The sun-kissed people of Newport Beach, California, are riled and swollen with anger because some of their town's 13 lifeguards make more than $200,000 a year. That's more than what some of America's hard-working business executives make!

It's even more than what California's paying its pampered prison guards, who have to stand around for hours and patrol the barbed-wire and concrete soul death factories for signs of prisoner mischief. They don't get to enjoy themselves in the sun like the lifeguards do, though the lifeguards themselves say their jobs require a bit more than frolicking and being attractive:

Those whose salaries are in question point out that they hold management roles, have decades of service and are considered public safety employees under the fire department, the same as fire captains and battalion chiefs. The full-time guards train more than 200 seasonal lifeguards who make between $16 and $22 an hour, run a junior lifeguard program that brings in $1 million a year and oversee safety on nearly seven miles of sand.

Many began as seasonal guards and worked their way into management roles and must stay certified as instructors in an array of advanced emergency, scuba and rescue techniques, said Brent Jacobsen, president of the Lifeguard Management Association, the lifeguards' union.

The sudden outcry about the babewatch lifeguards of Newport Beach stems from a local newspaper editorial about the salaries, which have almost single-handedly caused all of California's budget woes. There's also this SHOCKING video expose by David Spady, head of Americans for Prosperity's California chapter, who doesn't seem to hate all the lifeguards—just the ones drinking champagne, receiving pensions, and benefiting from all that union intervention:

The most respectable way to get rich and famous in America is by doing work that requires no physical labor, like being a CEO. (Luckily, our kids seem to be catching on to this, which is why they're abandoning lifeguard jobs for lucrative and prestigious corporate internships.) But the rich and famous Newport Beach lifeguards are making more than some of America's CEOs, and they don't even have MBAs. A letter by retired and pensionless oil company man Leonard Musgrave to The Orange County Register sheds light on the injustice of this situation:

"I supervised 13, 14 engineers when I was working and I was making $111,000 when I retired three years ago with an MBA and a technical engineering degree ... I mean, come on! All you have to do is look at good-looking women at the beach. I mean, they shouldn't even get paid! I'd do it for 10 percent of that pay. That's a good job."

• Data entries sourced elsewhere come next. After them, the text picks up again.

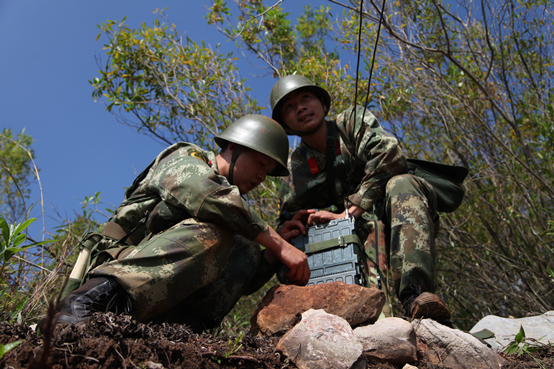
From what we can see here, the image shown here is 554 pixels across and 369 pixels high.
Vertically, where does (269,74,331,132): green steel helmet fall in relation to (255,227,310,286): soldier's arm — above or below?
above

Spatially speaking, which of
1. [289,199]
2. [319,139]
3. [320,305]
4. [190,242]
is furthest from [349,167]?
[190,242]

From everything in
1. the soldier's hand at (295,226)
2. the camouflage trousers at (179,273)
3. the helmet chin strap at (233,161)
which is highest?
the helmet chin strap at (233,161)

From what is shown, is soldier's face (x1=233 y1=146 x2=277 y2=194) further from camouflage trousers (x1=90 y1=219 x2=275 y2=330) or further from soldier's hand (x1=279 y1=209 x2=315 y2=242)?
camouflage trousers (x1=90 y1=219 x2=275 y2=330)

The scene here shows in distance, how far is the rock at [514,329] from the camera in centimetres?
229

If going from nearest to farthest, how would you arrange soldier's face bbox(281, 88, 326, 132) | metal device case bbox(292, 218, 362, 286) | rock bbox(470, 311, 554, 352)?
1. rock bbox(470, 311, 554, 352)
2. metal device case bbox(292, 218, 362, 286)
3. soldier's face bbox(281, 88, 326, 132)

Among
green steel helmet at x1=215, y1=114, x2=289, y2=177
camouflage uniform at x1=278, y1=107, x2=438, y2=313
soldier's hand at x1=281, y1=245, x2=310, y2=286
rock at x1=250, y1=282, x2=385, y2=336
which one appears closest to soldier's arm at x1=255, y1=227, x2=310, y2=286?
soldier's hand at x1=281, y1=245, x2=310, y2=286

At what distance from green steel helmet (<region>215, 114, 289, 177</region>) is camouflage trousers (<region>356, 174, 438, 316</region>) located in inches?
31.1

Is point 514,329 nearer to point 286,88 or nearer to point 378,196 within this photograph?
point 378,196

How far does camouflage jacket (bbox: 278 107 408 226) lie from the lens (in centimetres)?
291

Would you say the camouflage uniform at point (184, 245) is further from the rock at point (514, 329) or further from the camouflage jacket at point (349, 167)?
the rock at point (514, 329)

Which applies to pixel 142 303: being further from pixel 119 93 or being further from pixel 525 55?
pixel 525 55

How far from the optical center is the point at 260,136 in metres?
2.86

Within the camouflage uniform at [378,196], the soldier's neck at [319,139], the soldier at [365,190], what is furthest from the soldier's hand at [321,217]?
the soldier's neck at [319,139]

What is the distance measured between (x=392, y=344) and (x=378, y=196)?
128cm
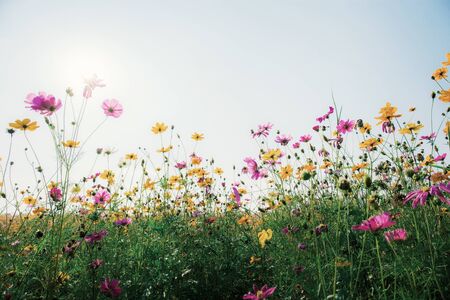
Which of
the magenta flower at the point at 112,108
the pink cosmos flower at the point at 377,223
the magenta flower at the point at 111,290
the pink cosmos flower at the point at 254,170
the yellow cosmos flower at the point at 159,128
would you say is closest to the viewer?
the pink cosmos flower at the point at 377,223

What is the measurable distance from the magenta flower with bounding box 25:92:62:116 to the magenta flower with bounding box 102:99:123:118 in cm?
51

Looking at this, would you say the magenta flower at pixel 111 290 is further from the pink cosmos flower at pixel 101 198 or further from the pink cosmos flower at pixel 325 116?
the pink cosmos flower at pixel 325 116

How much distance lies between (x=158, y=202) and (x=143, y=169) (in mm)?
653

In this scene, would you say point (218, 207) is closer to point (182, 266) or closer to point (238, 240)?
point (238, 240)

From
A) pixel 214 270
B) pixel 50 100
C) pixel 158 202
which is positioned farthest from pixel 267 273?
pixel 158 202

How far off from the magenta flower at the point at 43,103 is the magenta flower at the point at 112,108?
509 millimetres

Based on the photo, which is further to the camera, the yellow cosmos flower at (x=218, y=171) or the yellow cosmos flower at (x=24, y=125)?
the yellow cosmos flower at (x=218, y=171)

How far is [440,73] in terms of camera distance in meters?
2.56

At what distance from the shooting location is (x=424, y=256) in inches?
65.9

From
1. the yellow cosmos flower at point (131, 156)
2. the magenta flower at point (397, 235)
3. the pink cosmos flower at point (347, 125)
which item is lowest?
the magenta flower at point (397, 235)

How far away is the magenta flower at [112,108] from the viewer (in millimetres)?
2615

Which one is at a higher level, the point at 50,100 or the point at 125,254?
the point at 50,100

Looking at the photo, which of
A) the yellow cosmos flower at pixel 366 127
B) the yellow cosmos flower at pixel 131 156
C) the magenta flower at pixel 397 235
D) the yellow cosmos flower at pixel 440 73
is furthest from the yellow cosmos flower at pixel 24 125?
the yellow cosmos flower at pixel 440 73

Musgrave doesn't explain how getting to ogle "good-looking women at the beach" would benefit, say, hetero female lifeguards raking it in on the public till, but maybe he'll explain this in a follow-up letter.

Meanwhile, the city manager of Newport Beach is now talking about turning some of the full-time lifeguards into part-time ones, so that California won't be broke anymore. Doing this won't reverse all the years of lifeguard largesse, but it will definitely teach these life-saving loungeabouts a lesson about having realistic expectations. As a local councilwoman explains, "Because of the compensation, lifeguarding has evolved from a brief and youthful interlude into a career and that's probably what's most shocking." Indeed: having careers is not at all what America's about these days.